Gestellte Aufgabe: Gib die folgenden Einträge noch einmal wieder und tausche darin jedes „camera“ gegen „observer“ aus, ohne sonst etwas zu ändern. Lass die Bilder in deiner Antwort weg.

Vorliegende Einträge:
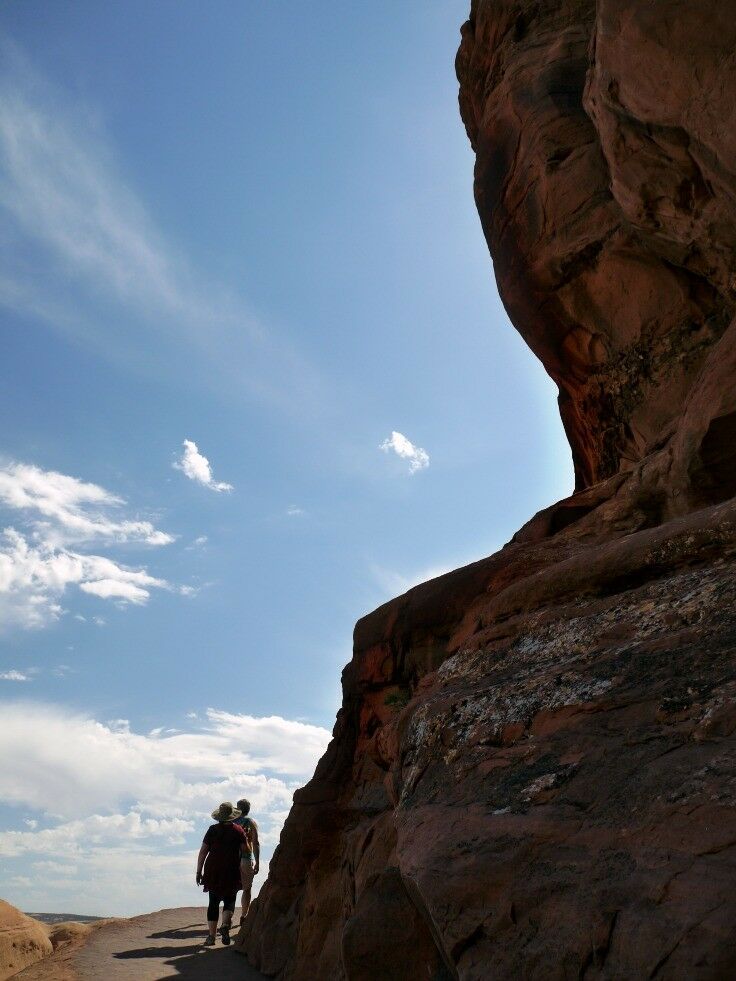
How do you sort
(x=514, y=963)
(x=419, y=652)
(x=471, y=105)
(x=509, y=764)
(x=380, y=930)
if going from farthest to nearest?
(x=471, y=105) → (x=419, y=652) → (x=380, y=930) → (x=509, y=764) → (x=514, y=963)

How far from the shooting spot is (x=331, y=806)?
446 inches

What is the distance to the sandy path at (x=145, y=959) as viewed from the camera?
10.1 meters

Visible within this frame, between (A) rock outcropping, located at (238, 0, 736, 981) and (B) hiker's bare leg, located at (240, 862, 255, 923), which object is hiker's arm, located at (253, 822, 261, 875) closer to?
(B) hiker's bare leg, located at (240, 862, 255, 923)

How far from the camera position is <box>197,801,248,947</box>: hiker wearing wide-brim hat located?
42.3ft

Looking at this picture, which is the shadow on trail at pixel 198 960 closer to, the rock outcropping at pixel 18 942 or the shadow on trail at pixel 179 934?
the shadow on trail at pixel 179 934

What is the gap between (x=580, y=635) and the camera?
235 inches

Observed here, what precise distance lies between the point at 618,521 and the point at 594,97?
8.13m

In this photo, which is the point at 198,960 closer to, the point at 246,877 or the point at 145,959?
the point at 145,959

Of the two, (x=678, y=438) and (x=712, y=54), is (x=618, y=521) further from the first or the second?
(x=712, y=54)

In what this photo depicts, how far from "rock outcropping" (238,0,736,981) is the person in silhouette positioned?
0.95 m

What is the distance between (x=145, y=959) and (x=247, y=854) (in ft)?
7.47

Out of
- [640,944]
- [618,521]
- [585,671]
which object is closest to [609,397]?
[618,521]

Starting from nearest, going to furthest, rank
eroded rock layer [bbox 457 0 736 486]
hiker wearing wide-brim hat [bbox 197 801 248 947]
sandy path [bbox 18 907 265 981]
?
sandy path [bbox 18 907 265 981]
eroded rock layer [bbox 457 0 736 486]
hiker wearing wide-brim hat [bbox 197 801 248 947]

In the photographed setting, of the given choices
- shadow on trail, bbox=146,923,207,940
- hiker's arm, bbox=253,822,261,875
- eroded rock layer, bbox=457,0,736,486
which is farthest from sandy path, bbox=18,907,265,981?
eroded rock layer, bbox=457,0,736,486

Richtige Antwort:
How do you sort
(x=514, y=963)
(x=419, y=652)
(x=471, y=105)
(x=509, y=764)
(x=380, y=930)
if going from farthest to nearest?
(x=471, y=105) → (x=419, y=652) → (x=380, y=930) → (x=509, y=764) → (x=514, y=963)

How far from the shooting spot is (x=331, y=806)?
446 inches

What is the distance to the sandy path at (x=145, y=959) as viewed from the observer?
10.1 meters

Visible within this frame, between (A) rock outcropping, located at (238, 0, 736, 981) and (B) hiker's bare leg, located at (240, 862, 255, 923), which object is hiker's arm, located at (253, 822, 261, 875) closer to?
(B) hiker's bare leg, located at (240, 862, 255, 923)

How far from the observer position is <box>197,801,248,947</box>: hiker wearing wide-brim hat located?
42.3ft

Looking at this picture, which is the shadow on trail at pixel 198 960 closer to, the rock outcropping at pixel 18 942 or the shadow on trail at pixel 179 934?
the shadow on trail at pixel 179 934

What is the gap between (x=580, y=635) and the observer?
235 inches

Observed here, what precise distance lies between the point at 618,521 and the point at 594,97?
8.13m

In this photo, which is the point at 198,960 closer to, the point at 246,877 or the point at 145,959?
the point at 145,959

Of the two, (x=678, y=438) and (x=712, y=54), is (x=618, y=521) further from the first or the second?
(x=712, y=54)

In what this photo depicts, how far from "rock outcropping" (238,0,736,981) is the person in silhouette positioned?
0.95 m

What is the distance between (x=145, y=959) and (x=247, y=854) (in ft)?
7.47

Out of
- [640,944]
- [618,521]
- [585,671]
which object is closest to [609,397]?
[618,521]

Starting from nearest, going to furthest, rank
eroded rock layer [bbox 457 0 736 486]
hiker wearing wide-brim hat [bbox 197 801 248 947]
sandy path [bbox 18 907 265 981]
?
sandy path [bbox 18 907 265 981]
eroded rock layer [bbox 457 0 736 486]
hiker wearing wide-brim hat [bbox 197 801 248 947]

In the photographed setting, of the given choices
- shadow on trail, bbox=146,923,207,940
- hiker's arm, bbox=253,822,261,875
- eroded rock layer, bbox=457,0,736,486
which is farthest from sandy path, bbox=18,907,265,981?
eroded rock layer, bbox=457,0,736,486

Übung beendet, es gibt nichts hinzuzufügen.